Les défenseurs de l’application de la loi plaident pour des restrictions à l’enregistrement, arguant que cela viole la vie privée, pourrait alerter des criminels potentiels et mettre les agents en danger. L’argument principal actuel est que l’enregistrement constitue une forme de “doxing” qui pourrait permettre d’identifier les domiciles des policiers et de les menacer. Cependant, les tribunaux ont généralement rejeté ces arguments, autorisant l’enregistrement tant qu’il n’y a pas d’interférence physique avec les opérations policières ou de violation de périmètres de sécurité établis.
De plus, l’enregistrement vidéo est considéré comme une forme de discours protégée, sauf s’il est accompagné d’incitations à des actes illégaux ou de harcèlement criminel. La simple publication d’informations sur l’identité d’un agent de police ne constitue pas en soi une violation de la loi, et est même essentielle pour assurer la transparence et la responsabilité des forces de l’ordre. Comme le souligne l’organisation FIRE, le “doxing” est souvent protégé par le premier amendement.
Le droit d’enregistrer en temps réel est également crucial, car il permet de documenter les actions de la police et de les rendre publiques immédiatement. Le 9ème Circuit a statué en 1994 que toute exigence de préavis gouvernemental avant un discours politiquement chargé peut avoir un effet dissuasif sur l’expression spontanée. Ce principe s’étend au droit d’informer le public en temps réel de la présence et des actions de la police.
Ce droit ne s’applique pas seulement aux journalistes, mais aussi aux passants, aux militants et aux citoyens qui souhaitent documenter les actions de la police. L’ICE et ses alliés ont ciblé des élus démocrates, tels que Corey Paris (Connecticut), analyse Ortiz (Arizona) et Linda Stewart (Floride), pour avoir informé leurs communautés de la présence de l’ICE.
Enfin, la FCC (Federal Communications Commission), sous la direction de Brendan Carr, a enquêté sur une station de radio de San Francisco pour avoir diffusé des informations sur les opérations de l’ICE, invoquant une interprétation large de l'”intérêt public”.
Comme l’a souligné le 3ème Circuit dans l’affaire Fields contre Philadelphie, filmer la police sert des objectifs de vérité, d’information publique et de responsabilité, qui sont au cœur du premier amendement et d’une république libre.

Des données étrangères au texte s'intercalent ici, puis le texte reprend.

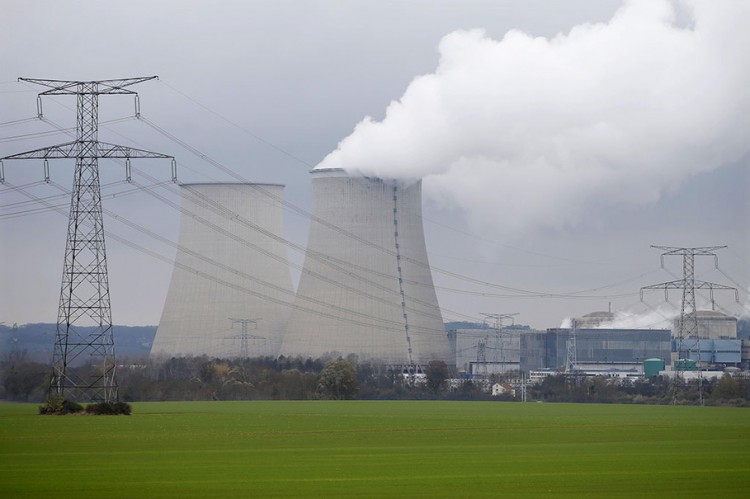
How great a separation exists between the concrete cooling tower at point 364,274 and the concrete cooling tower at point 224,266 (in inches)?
113

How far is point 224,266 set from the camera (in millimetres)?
45219

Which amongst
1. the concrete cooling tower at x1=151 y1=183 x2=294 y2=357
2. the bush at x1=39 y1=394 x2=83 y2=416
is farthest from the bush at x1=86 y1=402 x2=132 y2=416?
the concrete cooling tower at x1=151 y1=183 x2=294 y2=357

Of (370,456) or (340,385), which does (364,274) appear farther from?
(370,456)

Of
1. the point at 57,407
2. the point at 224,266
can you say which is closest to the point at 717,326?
the point at 224,266

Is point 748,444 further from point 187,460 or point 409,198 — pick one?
point 409,198

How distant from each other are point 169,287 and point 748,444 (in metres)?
29.1

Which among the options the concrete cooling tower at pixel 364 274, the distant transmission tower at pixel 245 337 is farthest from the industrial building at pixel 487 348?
the concrete cooling tower at pixel 364 274

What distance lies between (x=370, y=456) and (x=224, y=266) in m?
28.2

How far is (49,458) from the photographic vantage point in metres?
17.0

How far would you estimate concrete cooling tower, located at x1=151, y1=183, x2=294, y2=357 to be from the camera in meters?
44.1

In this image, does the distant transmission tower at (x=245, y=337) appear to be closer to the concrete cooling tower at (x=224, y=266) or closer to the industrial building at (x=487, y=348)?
the concrete cooling tower at (x=224, y=266)

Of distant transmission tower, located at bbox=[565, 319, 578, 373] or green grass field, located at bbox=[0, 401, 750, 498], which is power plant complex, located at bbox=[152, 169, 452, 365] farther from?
distant transmission tower, located at bbox=[565, 319, 578, 373]

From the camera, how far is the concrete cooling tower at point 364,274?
40625mm

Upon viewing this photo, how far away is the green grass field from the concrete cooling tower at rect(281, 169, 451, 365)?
11.3 meters
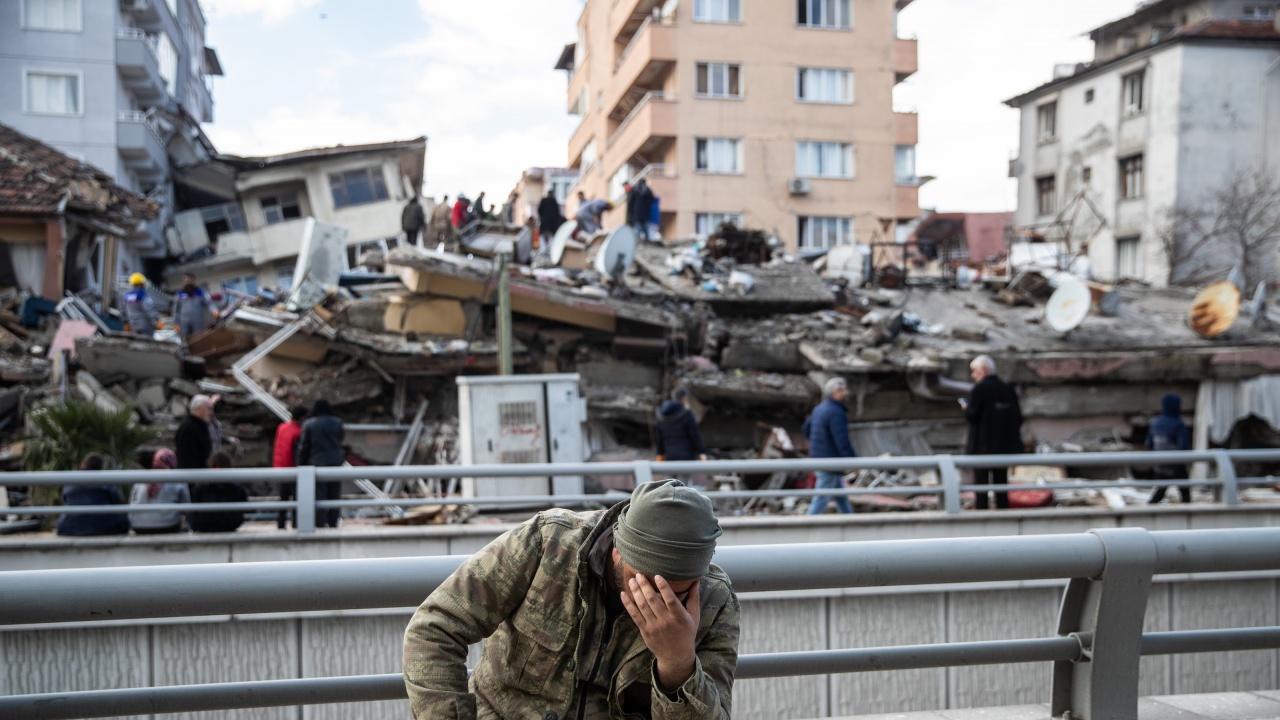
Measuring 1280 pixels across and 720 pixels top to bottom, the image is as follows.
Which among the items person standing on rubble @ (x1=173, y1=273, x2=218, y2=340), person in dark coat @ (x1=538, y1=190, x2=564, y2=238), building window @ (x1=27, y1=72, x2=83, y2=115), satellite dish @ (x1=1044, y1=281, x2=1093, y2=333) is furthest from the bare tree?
building window @ (x1=27, y1=72, x2=83, y2=115)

Les vidéos de l’activité policière ont souvent permis de remettre en question les récits officiels et de susciter des mouvements de réforme.
Les responsables de l’ICE et leurs alliés affirment que l’enregistrement vidéo est motivé par une volonté de nuire aux agents. Cependant, les défenseurs de la transparence soulignent que l’objectif principal est de dissuader les abus policiers et de garantir la responsabilité des forces de l’ordre. Sans la possibilité d’identifier les agents impliqués dans des actes répréhensibles, il est difficile de demander des comptes et de mettre fin aux pratiques abusives.